### [Aim of the exercise]
Where the word "site" appears in a line of the entries below, count that line and give the total alone.

### [Data supplied]

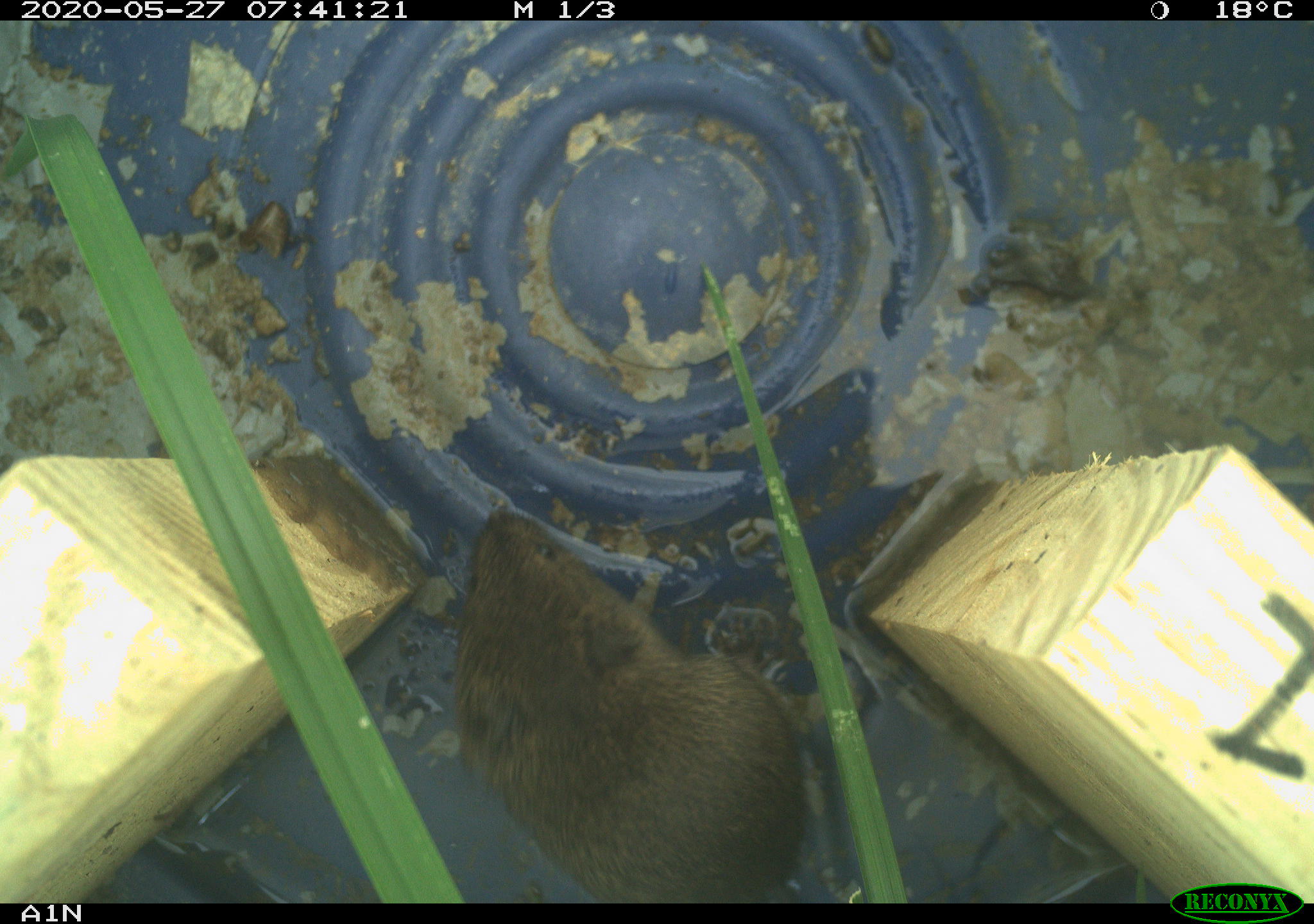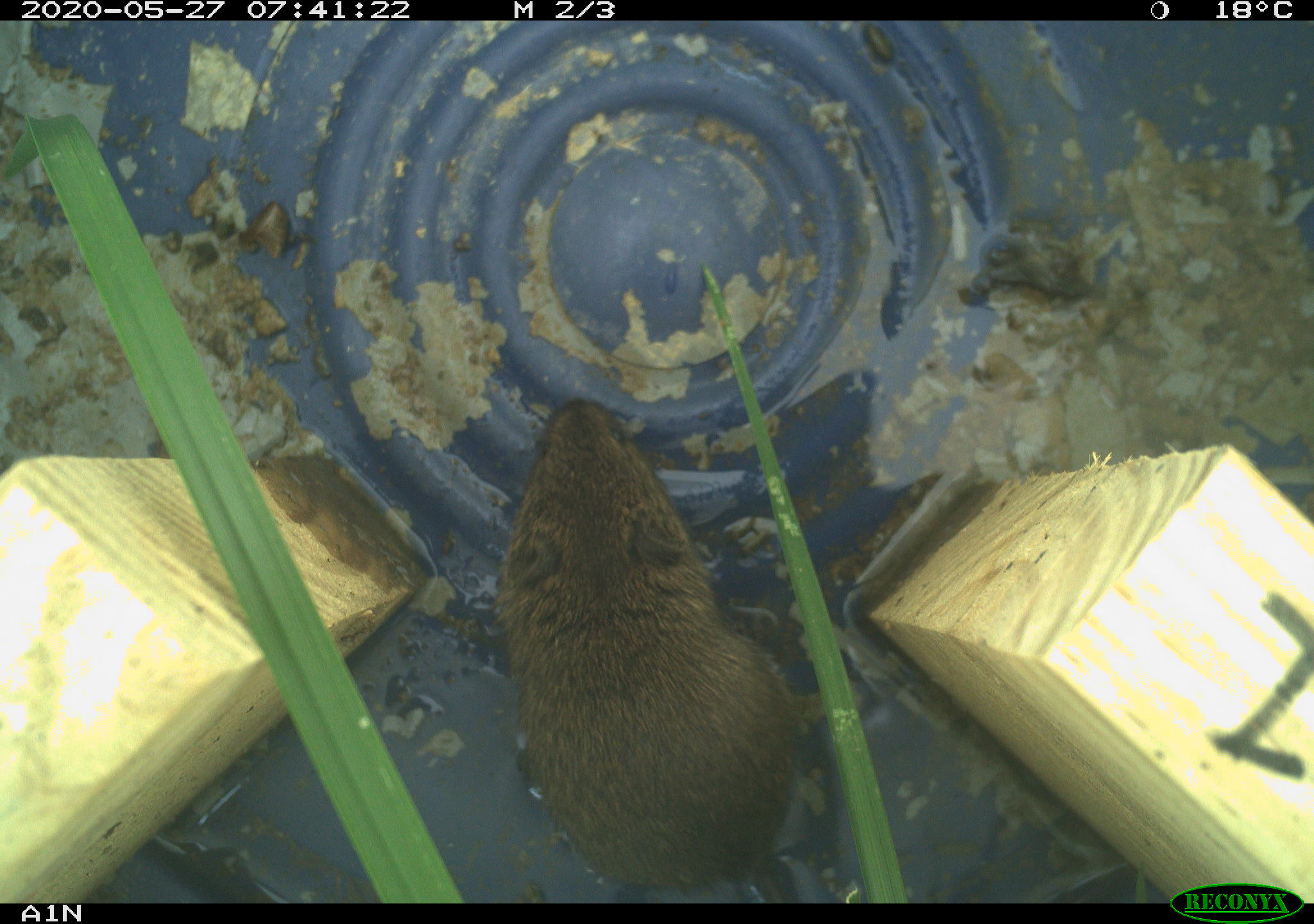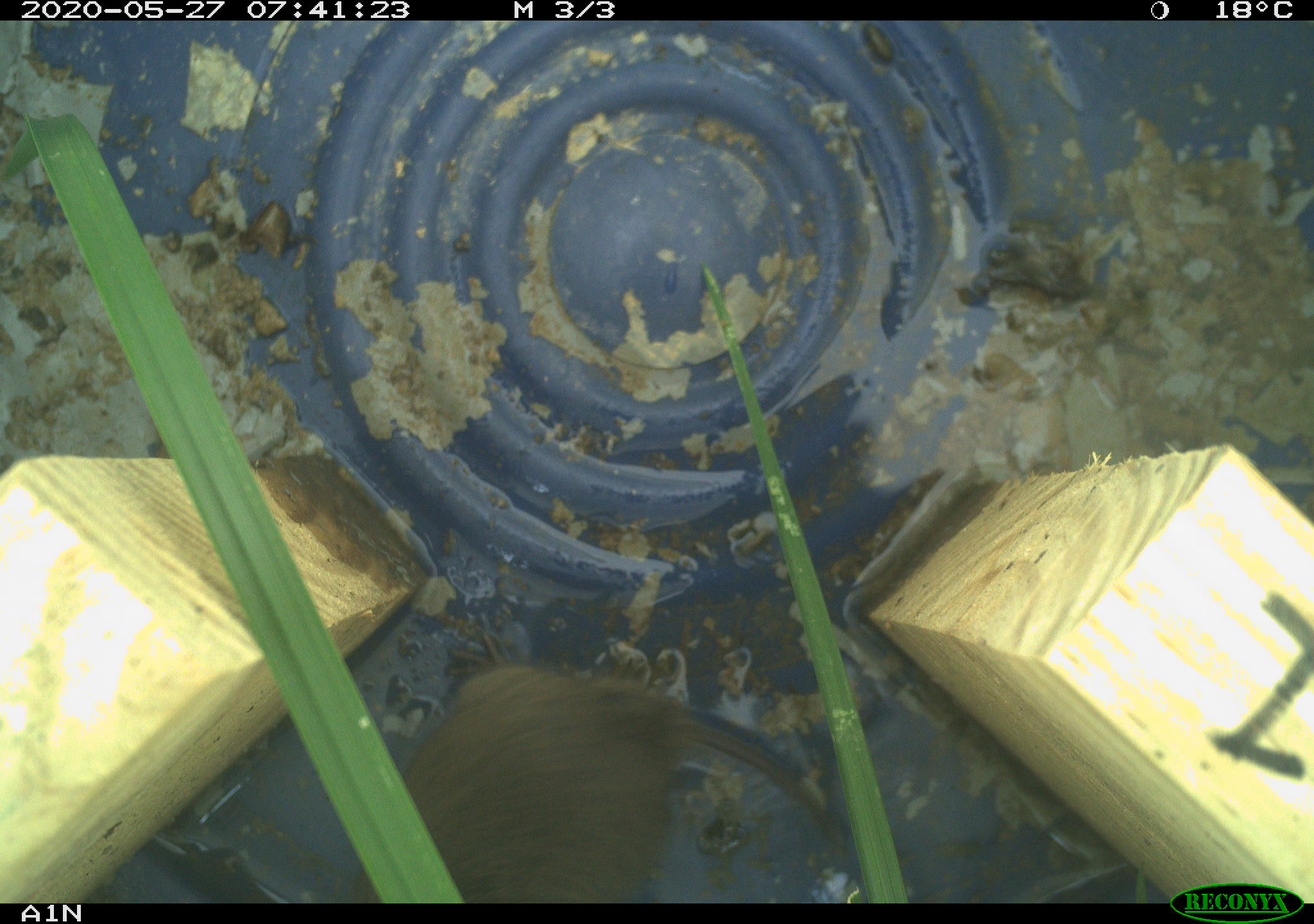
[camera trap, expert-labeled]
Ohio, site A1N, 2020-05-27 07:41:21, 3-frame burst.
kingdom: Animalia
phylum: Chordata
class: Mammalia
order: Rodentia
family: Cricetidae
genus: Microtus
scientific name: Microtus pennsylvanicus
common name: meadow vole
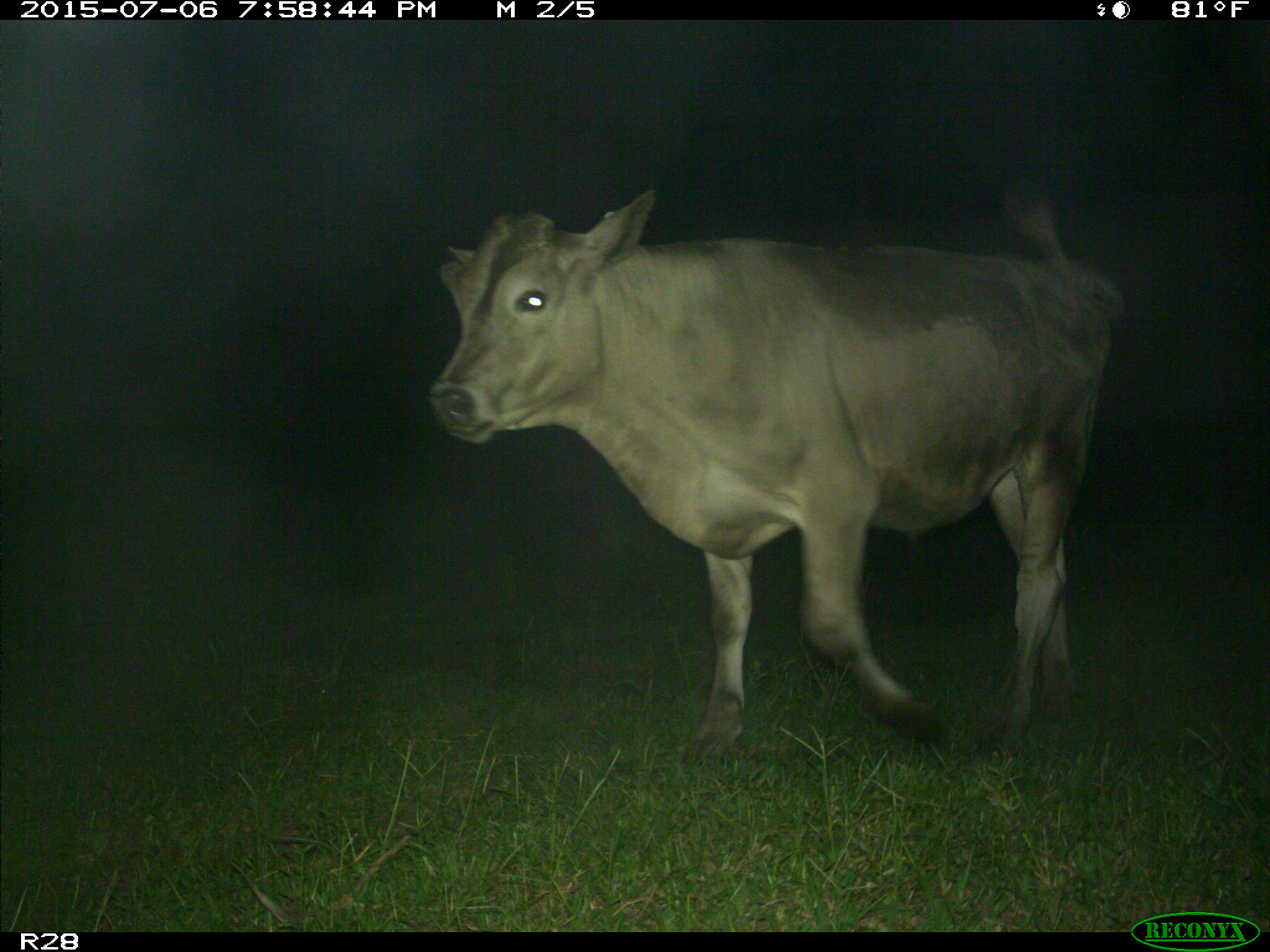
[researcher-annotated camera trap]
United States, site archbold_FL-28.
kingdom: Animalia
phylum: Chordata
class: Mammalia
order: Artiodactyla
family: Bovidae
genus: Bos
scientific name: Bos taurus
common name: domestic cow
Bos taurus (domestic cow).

### [Task answer]
2